__Document section__.
# # #
Garling J was not asked to consider the issue of restitution or any form of repayment of an amount that had been paid by the party not directed to pay it. The defendants rely on the case of Kassem not on the point at which their Honours differed, that is whether UCPR 36.15 allows the Court to set aside such judgments as an irregularity because only of applications of restitution, which Ward J in Kassem ruled accordingly. It is my submission, whilst there are differences in the cases of Ward J and Garling J, and that those differences are part of the ratios of those cases such as they apply to UCPR 36.15, they are not part of any part of what the defendants rely on. What the defendants rely on is Ward J exercising her discretion to restitution or restitutionary repayment of an amount paid by the party who wasn't obliged to pay them but did." (T 1 May 2015 pp 2-3).
Ms Castle placed emphasis upon certain observations in the judgment of Ward J (as her Honour then was) in Kassem where her Honour sets out the 'three requirements' for restitution to arise derived from Goff and Jones, The Law of Restitution (5th ed, 1998). Ms Castle relied upon the following statements made by Ward J (as her Honour then was) in her application of those requirements to the case before her Honour:
"55 Here, the compulsion to make payment of the costs of the costs assessor arises by virtue of the statutory requirement that the costs assessor forward the s 369 Certificate to the Manager, Costs Assessment and notify the parties that the certificate will be available (by inference, only) on payment of the costs of the costs assessor. The Costs Assessor has no discretion in this regard. There is, in my opinion, an implicit requirement imposed by the statutory regime that in order to obtain the costs certificates payment of the costs of the costs assessment must be made.
# # #
__Data shown__.

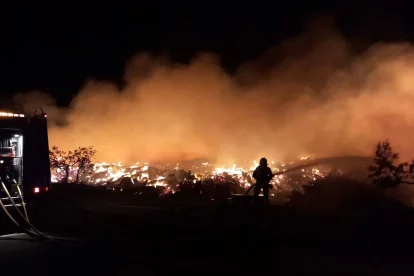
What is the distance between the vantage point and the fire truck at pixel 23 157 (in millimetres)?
# # #
__Short task A__. Please duplicate the part of the judgment excerpt starting with "Garling J was" and going on through "2015 pp 2-3).".
__Short task B__.
Answer these questions from the judgment excerpt, one per line:
(i) Which judge was not asked to consider restitution or repayment of an amount paid by the party not directed to pay it?
(ii) Which edition and year of Goff and Jones, The Law of Restitution are cited?
(iii) According to the quoted paragraph 55, to whom must the costs assessor forward the s 369 Certificate?

__Worked solution A__.
Garling J was not asked to consider the issue of restitution or any form of repayment of an amount that had been paid by the party not directed to pay it. The defendants rely on the case of Kassem not on the point at which their Honours differed, that is whether UCPR 36.15 allows the Court to set aside such judgments as an irregularity because only of applications of restitution, which Ward J in Kassem ruled accordingly. It is my submission, whilst there are differences in the cases of Ward J and Garling J, and that those differences are part of the ratios of those cases such as they apply to UCPR 36.15, they are not part of any part of what the defendants rely on. What the defendants rely on is Ward J exercising her discretion to restitution or restitutionary repayment of an amount paid by the party who wasn't obliged to pay them but did." (T 1 May 2015 pp 2-3).

__Worked solution B__.
(i) Garling J
(ii) The 5th edition, 1998
(iii) The Manager, Costs Assessment